In our case, the patient’s nausea persisted, and further evaluation identified a lateral gaze palsy. If brain CT was performed early in the ER, heparin and dual antiplatelet therapy, which increase the risk of bleeding, could be avoided. Also, the surgery for the cerebral hemorrhage could have been performed earlier. However, when our patient presented to the ER, her complaints did not include any specific neurological symptoms, such as headache or decreased consciousness. Thus, it was difficult to ascertain a neurological diagnosis.
Pheochromocytoma may have caused the cerebral hemorrhage and the abrupt elevation of blood pressure that followed. Pheochromocytoma is a rare tumor derived from the chromaffin cells. It is characterized by the production of catecholamines and other neuropeptides [25]. The clinical presentation of pheochromocytoma differs from blood pressure fluctuations due to an MI. The catecholamine surge induces vascular constriction and myocardial inotrope effects, which result in myocardial damage [26]. Pheochromocytoma is aggravated by consuming foods or beverages, such as wine, that are rich in tyramine [27]. At admission, her heart rate was 68 bpm, which is lower than what we anticipated considering pheochromocytoma. Moreover, blood pressure and pulse rate may fluctuate even during a pheochromocytoma crisis. Therefore, one hypothesis is that the patient developed a cerebral hemorrhage and cardiomyopathy initially during the crisis, and upon arrival to the hospital, the catecholamine surge had decreased temporarily. After the surgical treatment of the cerebral hemorrhage and the treatment of hypothermia, it is presumed that the adrenal surge was not revealed, and hypertension due to the pheochromocytoma was revealed again. Another hypothesis is that the pheochromocytoma was initially not a problem, but after the surgical treatment of the cerebral hemorrhage, it was stimulated by a stressful condition resulting in elevated blood pressure.

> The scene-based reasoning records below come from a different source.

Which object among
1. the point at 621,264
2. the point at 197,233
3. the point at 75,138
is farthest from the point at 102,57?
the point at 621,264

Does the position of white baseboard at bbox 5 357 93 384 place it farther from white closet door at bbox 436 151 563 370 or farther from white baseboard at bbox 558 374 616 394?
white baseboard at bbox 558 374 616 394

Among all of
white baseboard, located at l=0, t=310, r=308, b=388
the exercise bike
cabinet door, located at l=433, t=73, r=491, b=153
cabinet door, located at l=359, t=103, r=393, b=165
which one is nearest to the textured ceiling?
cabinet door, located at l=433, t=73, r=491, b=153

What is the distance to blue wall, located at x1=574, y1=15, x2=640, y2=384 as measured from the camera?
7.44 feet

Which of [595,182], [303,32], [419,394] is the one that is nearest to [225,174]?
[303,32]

Both hypotheses suggest that the postoperative hypertension is due to the pheochromocytoma. This is based on the fluctuations in the patient’s blood pressure and pulse rate were generally parallel post-surgery (Fig. 6). Moreover, before visiting the ER, the patient had experienced increased blood pressure at home, but this was not documented in the hospital setting. This intermittent blood pressure elevation was likely a manifestation of the pheochromocytoma.

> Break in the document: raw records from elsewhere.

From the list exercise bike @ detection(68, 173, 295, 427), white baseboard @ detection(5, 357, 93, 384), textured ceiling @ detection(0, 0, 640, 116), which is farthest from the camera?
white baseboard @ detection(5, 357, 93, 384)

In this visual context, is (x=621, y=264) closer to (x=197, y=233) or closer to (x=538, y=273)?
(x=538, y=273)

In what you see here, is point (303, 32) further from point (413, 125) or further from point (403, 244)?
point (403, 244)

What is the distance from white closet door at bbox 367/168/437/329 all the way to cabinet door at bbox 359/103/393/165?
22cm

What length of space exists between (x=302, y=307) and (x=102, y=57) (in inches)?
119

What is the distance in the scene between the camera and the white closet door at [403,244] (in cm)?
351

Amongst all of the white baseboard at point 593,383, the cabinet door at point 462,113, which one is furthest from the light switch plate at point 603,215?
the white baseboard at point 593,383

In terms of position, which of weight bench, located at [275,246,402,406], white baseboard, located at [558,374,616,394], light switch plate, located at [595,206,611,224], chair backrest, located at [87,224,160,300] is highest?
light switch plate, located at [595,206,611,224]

After the ICH treatment, her cardiac marker values normalized. Moreover, the resection of the pheochromocytoma reduced the number of anti-hypertensives required. Therefore, we assumed a catecholamine surge triggered by ingesting a tyramine-rich beverage caused paroxysmal hypertension and resulted in an ICH. Myocardial damage occurred as a direct effect of the catecholamine surge associated with pheochromocytoma. NSM from ICH also induced myocardial damage in this patient (Fig. 7).